Directions ▸ Reproduce the records below exactly as they appear.

-------- Data for this exercise --------

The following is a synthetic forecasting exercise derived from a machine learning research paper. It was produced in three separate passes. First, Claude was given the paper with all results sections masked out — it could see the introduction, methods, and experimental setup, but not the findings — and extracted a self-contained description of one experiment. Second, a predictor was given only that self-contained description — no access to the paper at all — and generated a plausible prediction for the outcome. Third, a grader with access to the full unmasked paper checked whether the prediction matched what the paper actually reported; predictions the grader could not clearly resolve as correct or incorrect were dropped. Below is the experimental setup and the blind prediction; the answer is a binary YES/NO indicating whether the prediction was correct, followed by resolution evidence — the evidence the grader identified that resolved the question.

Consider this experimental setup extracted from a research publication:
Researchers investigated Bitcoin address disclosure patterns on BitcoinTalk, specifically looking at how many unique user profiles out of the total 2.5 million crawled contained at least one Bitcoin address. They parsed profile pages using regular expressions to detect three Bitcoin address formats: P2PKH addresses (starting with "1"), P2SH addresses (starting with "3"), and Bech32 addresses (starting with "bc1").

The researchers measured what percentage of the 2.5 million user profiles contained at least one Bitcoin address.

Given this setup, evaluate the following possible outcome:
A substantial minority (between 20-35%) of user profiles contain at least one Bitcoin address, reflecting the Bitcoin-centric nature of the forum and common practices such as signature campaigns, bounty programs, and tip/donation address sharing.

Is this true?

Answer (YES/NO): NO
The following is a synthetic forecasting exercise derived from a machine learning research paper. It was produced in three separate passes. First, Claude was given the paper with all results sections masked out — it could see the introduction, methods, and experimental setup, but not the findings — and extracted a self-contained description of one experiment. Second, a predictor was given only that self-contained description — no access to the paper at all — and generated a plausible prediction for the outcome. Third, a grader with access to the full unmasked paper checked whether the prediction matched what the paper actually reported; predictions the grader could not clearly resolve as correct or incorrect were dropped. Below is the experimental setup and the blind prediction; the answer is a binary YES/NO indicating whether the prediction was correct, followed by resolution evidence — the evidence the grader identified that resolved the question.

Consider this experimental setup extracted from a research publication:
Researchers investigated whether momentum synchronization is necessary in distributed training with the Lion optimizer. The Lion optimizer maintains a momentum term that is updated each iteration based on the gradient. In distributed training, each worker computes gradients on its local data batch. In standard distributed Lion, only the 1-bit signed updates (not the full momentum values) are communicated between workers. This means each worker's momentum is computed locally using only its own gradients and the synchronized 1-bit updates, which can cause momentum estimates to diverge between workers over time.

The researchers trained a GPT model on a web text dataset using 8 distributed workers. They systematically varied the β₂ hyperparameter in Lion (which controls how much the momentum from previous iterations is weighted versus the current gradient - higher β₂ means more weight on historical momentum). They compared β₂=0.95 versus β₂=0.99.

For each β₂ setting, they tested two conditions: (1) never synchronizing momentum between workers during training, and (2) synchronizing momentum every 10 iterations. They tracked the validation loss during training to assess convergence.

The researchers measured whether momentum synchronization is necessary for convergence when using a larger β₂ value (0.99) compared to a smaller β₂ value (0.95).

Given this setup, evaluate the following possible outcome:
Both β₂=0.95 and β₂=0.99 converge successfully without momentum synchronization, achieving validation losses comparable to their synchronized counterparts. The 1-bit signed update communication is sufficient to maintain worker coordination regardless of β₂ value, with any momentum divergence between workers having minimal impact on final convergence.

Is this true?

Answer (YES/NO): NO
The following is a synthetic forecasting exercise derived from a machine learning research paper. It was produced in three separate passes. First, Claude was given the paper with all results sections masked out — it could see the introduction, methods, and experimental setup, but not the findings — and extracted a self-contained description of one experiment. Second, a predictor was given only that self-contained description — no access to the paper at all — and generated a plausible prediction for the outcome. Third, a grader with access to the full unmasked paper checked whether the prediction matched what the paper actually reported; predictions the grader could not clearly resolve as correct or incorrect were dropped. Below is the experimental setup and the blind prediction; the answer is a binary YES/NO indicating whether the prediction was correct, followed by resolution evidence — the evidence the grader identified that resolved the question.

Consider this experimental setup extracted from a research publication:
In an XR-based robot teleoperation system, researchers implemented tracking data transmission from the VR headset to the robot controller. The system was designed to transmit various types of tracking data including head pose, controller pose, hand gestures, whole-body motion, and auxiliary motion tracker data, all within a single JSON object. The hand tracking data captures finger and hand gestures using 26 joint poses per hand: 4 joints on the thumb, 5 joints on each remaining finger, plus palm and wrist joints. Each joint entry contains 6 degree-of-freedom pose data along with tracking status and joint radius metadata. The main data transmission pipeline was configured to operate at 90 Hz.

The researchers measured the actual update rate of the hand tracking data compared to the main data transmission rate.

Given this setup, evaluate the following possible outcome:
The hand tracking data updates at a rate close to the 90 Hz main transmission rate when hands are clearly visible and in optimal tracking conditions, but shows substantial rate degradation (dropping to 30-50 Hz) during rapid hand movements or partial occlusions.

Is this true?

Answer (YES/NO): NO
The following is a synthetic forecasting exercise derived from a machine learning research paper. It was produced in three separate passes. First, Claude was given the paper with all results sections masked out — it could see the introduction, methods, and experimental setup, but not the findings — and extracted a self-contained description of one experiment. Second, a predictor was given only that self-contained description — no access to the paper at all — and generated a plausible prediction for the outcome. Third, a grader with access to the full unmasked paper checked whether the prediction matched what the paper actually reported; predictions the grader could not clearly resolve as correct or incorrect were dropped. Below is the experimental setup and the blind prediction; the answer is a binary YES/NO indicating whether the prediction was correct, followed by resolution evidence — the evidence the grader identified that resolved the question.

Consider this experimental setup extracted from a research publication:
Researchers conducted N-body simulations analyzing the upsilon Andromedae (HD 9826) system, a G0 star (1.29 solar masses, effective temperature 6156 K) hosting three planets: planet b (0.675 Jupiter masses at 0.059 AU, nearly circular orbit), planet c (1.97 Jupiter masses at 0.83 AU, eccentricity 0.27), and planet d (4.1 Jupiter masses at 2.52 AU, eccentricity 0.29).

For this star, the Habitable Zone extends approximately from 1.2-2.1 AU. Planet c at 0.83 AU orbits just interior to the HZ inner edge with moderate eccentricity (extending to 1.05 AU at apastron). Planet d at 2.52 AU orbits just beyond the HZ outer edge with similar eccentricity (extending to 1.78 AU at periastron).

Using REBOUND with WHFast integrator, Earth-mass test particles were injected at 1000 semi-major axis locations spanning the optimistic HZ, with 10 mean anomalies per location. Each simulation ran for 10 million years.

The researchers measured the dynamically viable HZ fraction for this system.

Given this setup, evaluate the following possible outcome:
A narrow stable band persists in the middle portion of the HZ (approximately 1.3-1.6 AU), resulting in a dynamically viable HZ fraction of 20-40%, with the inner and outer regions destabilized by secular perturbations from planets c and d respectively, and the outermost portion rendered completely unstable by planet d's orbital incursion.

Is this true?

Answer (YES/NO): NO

--------

The completed task ▸
The following is a synthetic forecasting exercise derived from a machine learning research paper. It was produced in three separate passes. First, Claude was given the paper with all results sections masked out — it could see the introduction, methods, and experimental setup, but not the findings — and extracted a self-contained description of one experiment. Second, a predictor was given only that self-contained description — no access to the paper at all — and generated a plausible prediction for the outcome. Third, a grader with access to the full unmasked paper checked whether the prediction matched what the paper actually reported; predictions the grader could not clearly resolve as correct or incorrect were dropped. Below is the experimental setup and the blind prediction; the answer is a binary YES/NO indicating whether the prediction was correct, followed by resolution evidence — the evidence the grader identified that resolved the question.

Consider this experimental setup extracted from a research publication:
Researchers investigated Bitcoin address disclosure patterns on BitcoinTalk, specifically looking at how many unique user profiles out of the total 2.5 million crawled contained at least one Bitcoin address. They parsed profile pages using regular expressions to detect three Bitcoin address formats: P2PKH addresses (starting with "1"), P2SH addresses (starting with "3"), and Bech32 addresses (starting with "bc1").

The researchers measured what percentage of the 2.5 million user profiles contained at least one Bitcoin address.

Given this setup, evaluate the following possible outcome:
A substantial minority (between 20-35%) of user profiles contain at least one Bitcoin address, reflecting the Bitcoin-centric nature of the forum and common practices such as signature campaigns, bounty programs, and tip/donation address sharing.

Is this true?

Answer (YES/NO): NO
The following is a synthetic forecasting exercise derived from a machine learning research paper. It was produced in three separate passes. First, Claude was given the paper with all results sections masked out — it could see the introduction, methods, and experimental setup, but not the findings — and extracted a self-contained description of one experiment. Second, a predictor was given only that self-contained description — no access to the paper at all — and generated a plausible prediction for the outcome. Third, a grader with access to the full unmasked paper checked whether the prediction matched what the paper actually reported; predictions the grader could not clearly resolve as correct or incorrect were dropped. Below is the experimental setup and the blind prediction; the answer is a binary YES/NO indicating whether the prediction was correct, followed by resolution evidence — the evidence the grader identified that resolved the question.

Consider this experimental setup extracted from a research publication:
Researchers investigated whether momentum synchronization is necessary in distributed training with the Lion optimizer. The Lion optimizer maintains a momentum term that is updated each iteration based on the gradient. In distributed training, each worker computes gradients on its local data batch. In standard distributed Lion, only the 1-bit signed updates (not the full momentum values) are communicated between workers. This means each worker's momentum is computed locally using only its own gradients and the synchronized 1-bit updates, which can cause momentum estimates to diverge between workers over time.

The researchers trained a GPT model on a web text dataset using 8 distributed workers. They systematically varied the β₂ hyperparameter in Lion (which controls how much the momentum from previous iterations is weighted versus the current gradient - higher β₂ means more weight on historical momentum). They compared β₂=0.95 versus β₂=0.99.

For each β₂ setting, they tested two conditions: (1) never synchronizing momentum between workers during training, and (2) synchronizing momentum every 10 iterations. They tracked the validation loss during training to assess convergence.

The researchers measured whether momentum synchronization is necessary for convergence when using a larger β₂ value (0.99) compared to a smaller β₂ value (0.95).

Given this setup, evaluate the following possible outcome:
Both β₂=0.95 and β₂=0.99 converge successfully without momentum synchronization, achieving validation losses comparable to their synchronized counterparts. The 1-bit signed update communication is sufficient to maintain worker coordination regardless of β₂ value, with any momentum divergence between workers having minimal impact on final convergence.

Is this true?

Answer (YES/NO): NO
The following is a synthetic forecasting exercise derived from a machine learning research paper. It was produced in three separate passes. First, Claude was given the paper with all results sections masked out — it could see the introduction, methods, and experimental setup, but not the findings — and extracted a self-contained description of one experiment. Second, a predictor was given only that self-contained description — no access to the paper at all — and generated a plausible prediction for the outcome. Third, a grader with access to the full unmasked paper checked whether the prediction matched what the paper actually reported; predictions the grader could not clearly resolve as correct or incorrect were dropped. Below is the experimental setup and the blind prediction; the answer is a binary YES/NO indicating whether the prediction was correct, followed by resolution evidence — the evidence the grader identified that resolved the question.

Consider this experimental setup extracted from a research publication:
In an XR-based robot teleoperation system, researchers implemented tracking data transmission from the VR headset to the robot controller. The system was designed to transmit various types of tracking data including head pose, controller pose, hand gestures, whole-body motion, and auxiliary motion tracker data, all within a single JSON object. The hand tracking data captures finger and hand gestures using 26 joint poses per hand: 4 joints on the thumb, 5 joints on each remaining finger, plus palm and wrist joints. Each joint entry contains 6 degree-of-freedom pose data along with tracking status and joint radius metadata. The main data transmission pipeline was configured to operate at 90 Hz.

The researchers measured the actual update rate of the hand tracking data compared to the main data transmission rate.

Given this setup, evaluate the following possible outcome:
The hand tracking data updates at a rate close to the 90 Hz main transmission rate when hands are clearly visible and in optimal tracking conditions, but shows substantial rate degradation (dropping to 30-50 Hz) during rapid hand movements or partial occlusions.

Is this true?

Answer (YES/NO): NO
The following is a synthetic forecasting exercise derived from a machine learning research paper. It was produced in three separate passes. First, Claude was given the paper with all results sections masked out — it could see the introduction, methods, and experimental setup, but not the findings — and extracted a self-contained description of one experiment. Second, a predictor was given only that self-contained description — no access to the paper at all — and generated a plausible prediction for the outcome. Third, a grader with access to the full unmasked paper checked whether the prediction matched what the paper actually reported; predictions the grader could not clearly resolve as correct or incorrect were dropped. Below is the experimental setup and the blind prediction; the answer is a binary YES/NO indicating whether the prediction was correct, followed by resolution evidence — the evidence the grader identified that resolved the question.

Consider this experimental setup extracted from a research publication:
Researchers conducted N-body simulations analyzing the upsilon Andromedae (HD 9826) system, a G0 star (1.29 solar masses, effective temperature 6156 K) hosting three planets: planet b (0.675 Jupiter masses at 0.059 AU, nearly circular orbit), planet c (1.97 Jupiter masses at 0.83 AU, eccentricity 0.27), and planet d (4.1 Jupiter masses at 2.52 AU, eccentricity 0.29).

For this star, the Habitable Zone extends approximately from 1.2-2.1 AU. Planet c at 0.83 AU orbits just interior to the HZ inner edge with moderate eccentricity (extending to 1.05 AU at apastron). Planet d at 2.52 AU orbits just beyond the HZ outer edge with similar eccentricity (extending to 1.78 AU at periastron).

Using REBOUND with WHFast integrator, Earth-mass test particles were injected at 1000 semi-major axis locations spanning the optimistic HZ, with 10 mean anomalies per location. Each simulation ran for 10 million years.

The researchers measured the dynamically viable HZ fraction for this system.

Given this setup, evaluate the following possible outcome:
A narrow stable band persists in the middle portion of the HZ (approximately 1.3-1.6 AU), resulting in a dynamically viable HZ fraction of 20-40%, with the inner and outer regions destabilized by secular perturbations from planets c and d respectively, and the outermost portion rendered completely unstable by planet d's orbital incursion.

Is this true?

Answer (YES/NO): NO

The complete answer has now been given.